● **TRY IT**
Retype every entry word for word. Omit the pictures.

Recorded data
________
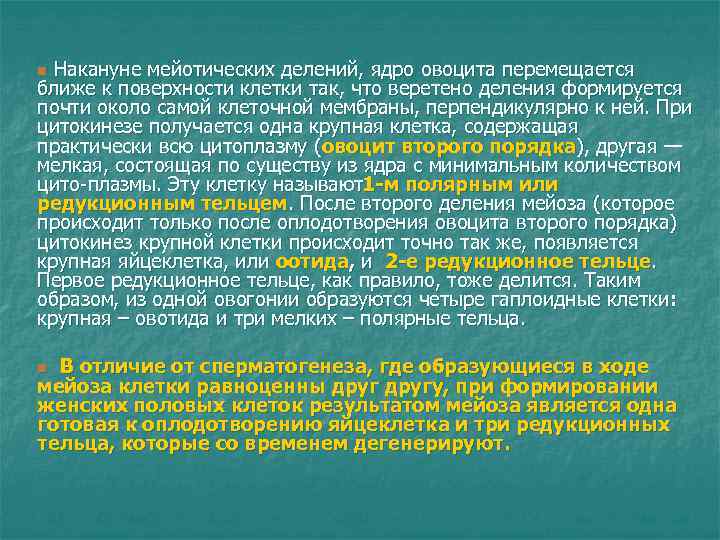 Накануне мейотических делений, ядро овоцита перемещается ближе к поверхности клетки так, что веретено деления формируется почти около самой клеточной мембраны, перпендикулярно к ней. При цитокинезе получается одна крупная клетка, содержащая практически всю цитоплазму (овоцит второго порядка), другая — мелкая, состоящая по существу из ядра с минимальным количеством цито-плазмы. Эту клетку называют1-м полярным или редукционным тельцем. После второго деления мейоза (которое происходит только после оплодотворения овоцита второго порядка) цитокинез крупной клетки происходит точно так же, появляется крупная яйцеклетка, или оотида, и 2-е редукционное тельце. Первое редукционное тельце, как правило, тоже делится. Таким образом, из одной овогонии образуются четыре гаплоидные клетки: крупная – овотида и три мелких – полярные тельца.

В отличие от сперматогенеза, где образующиеся в ходе мейоза клетки равноценны друг другу, при формировании женских половых клеток результатом мейоза является одна готовая к оплодотворению яйцеклетка и три редукционных тельца, которые со временем дегенерируют.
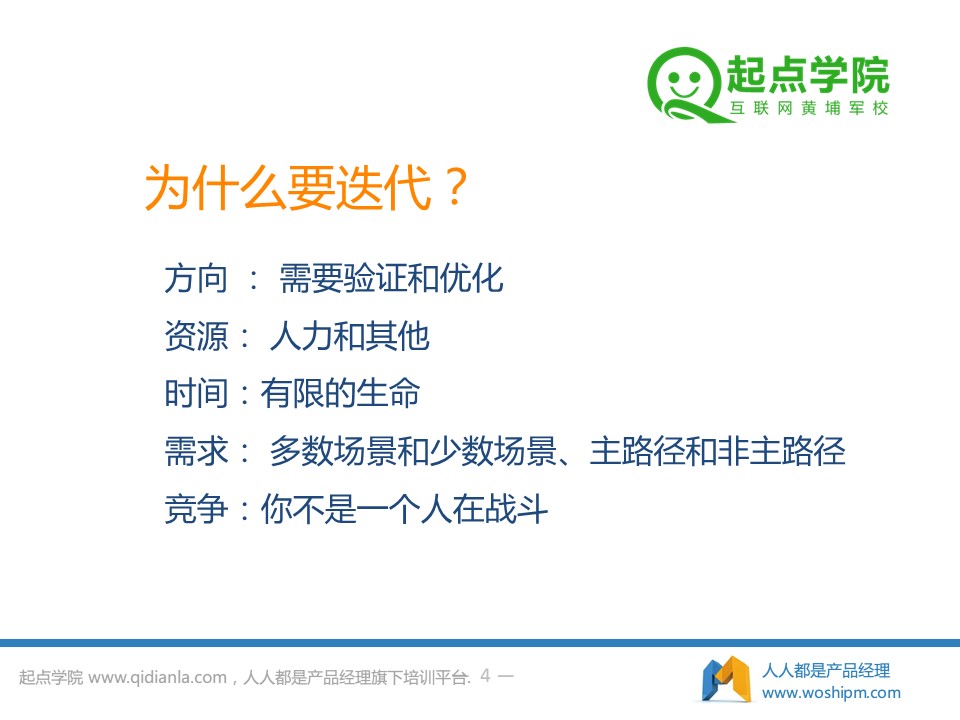 起点学院
互联网黄埔军校

为什么要迭代？

方向 ： 需要验证和优化

资源： 人力和其他

时间：有限的生命

需求： 多数场景和少数场景、主路径和非主路径

竞争：你不是一个人在战斗

起点学院 www.qidianla.com，人人都是产品经理旗下培训平台. 4 —

人人都是产品经理
www.woshipm.com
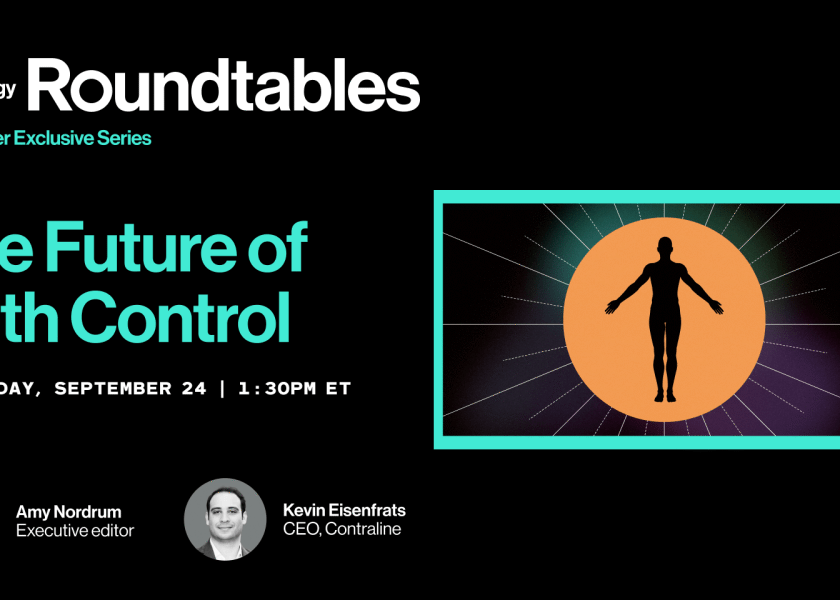 gy Roundtables

er Exclusive Series

e Future of th Control

DAY, SEPTEMBER 24 | 1:30PM ET

Amy Nordrum
Executive editor

Kevin Eisenfrats
CEO, Contraline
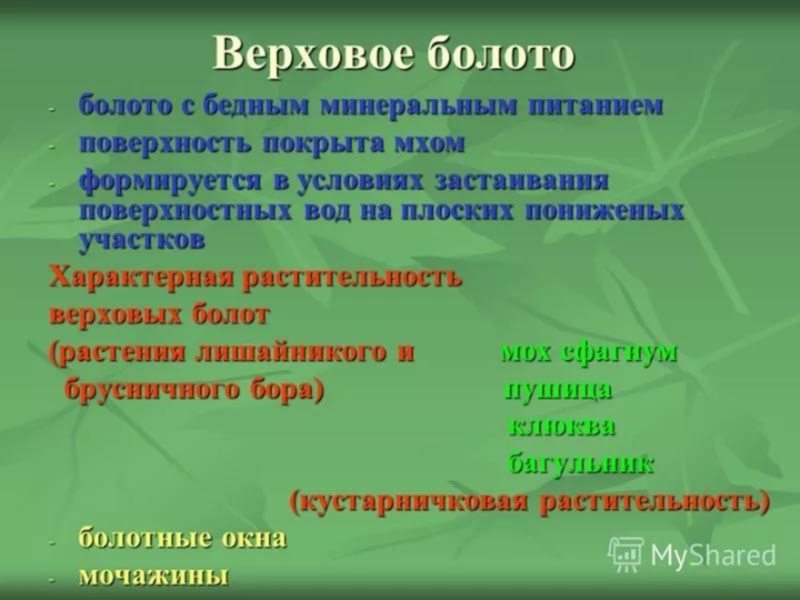 Верховое болото

- болото с бедным минеральным питанием
- поверхность покрыта мхом
- формируется в условиях застаивания поверхностных вод на плоских пониженых участков

Характерная растительность верховых болот (растения лишайникого и брусничного бора)

мох сфагнум
пушица
клюква
багульник
(кустарничковая растительность)

- болотные окна
- мочажины

MyShared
________
● **ANSWER SPACE**
 Накануне мейотических делений, ядро овоцита перемещается ближе к поверхности клетки так, что веретено деления формируется почти около самой клеточной мембраны, перпендикулярно к ней. При цитокинезе получается одна крупная клетка, содержащая практически всю цитоплазму (овоцит второго порядка), другая — мелкая, состоящая по существу из ядра с минимальным количеством цито-плазмы. Эту клетку называют1-м полярным или редукционным тельцем. После второго деления мейоза (которое происходит только после оплодотворения овоцита второго порядка) цитокинез крупной клетки происходит точно так же, появляется крупная яйцеклетка, или оотида, и 2-е редукционное тельце. Первое редукционное тельце, как правило, тоже делится. Таким образом, из одной овогонии образуются четыре гаплоидные клетки: крупная – овотида и три мелких – полярные тельца.

В отличие от сперматогенеза, где образующиеся в ходе мейоза клетки равноценны друг другу, при формировании женских половых клеток результатом мейоза является одна готовая к оплодотворению яйцеклетка и три редукционных тельца, которые со временем дегенерируют.
 起点学院
互联网黄埔军校

为什么要迭代？

方向 ： 需要验证和优化

资源： 人力和其他

时间：有限的生命

需求： 多数场景和少数场景、主路径和非主路径

竞争：你不是一个人在战斗

起点学院 www.qidianla.com，人人都是产品经理旗下培训平台. 4 —

人人都是产品经理
www.woshipm.com
 gy Roundtables

er Exclusive Series

e Future of th Control

DAY, SEPTEMBER 24 | 1:30PM ET

Amy Nordrum
Executive editor

Kevin Eisenfrats
CEO, Contraline
 Верховое болото

- болото с бедным минеральным питанием
- поверхность покрыта мхом
- формируется в условиях застаивания поверхностных вод на плоских пониженых участков

Характерная растительность верховых болот (растения лишайникого и брусничного бора)

мох сфагнум
пушица
клюква
багульник
(кустарничковая растительность)

- болотные окна
- мочажины

MyShared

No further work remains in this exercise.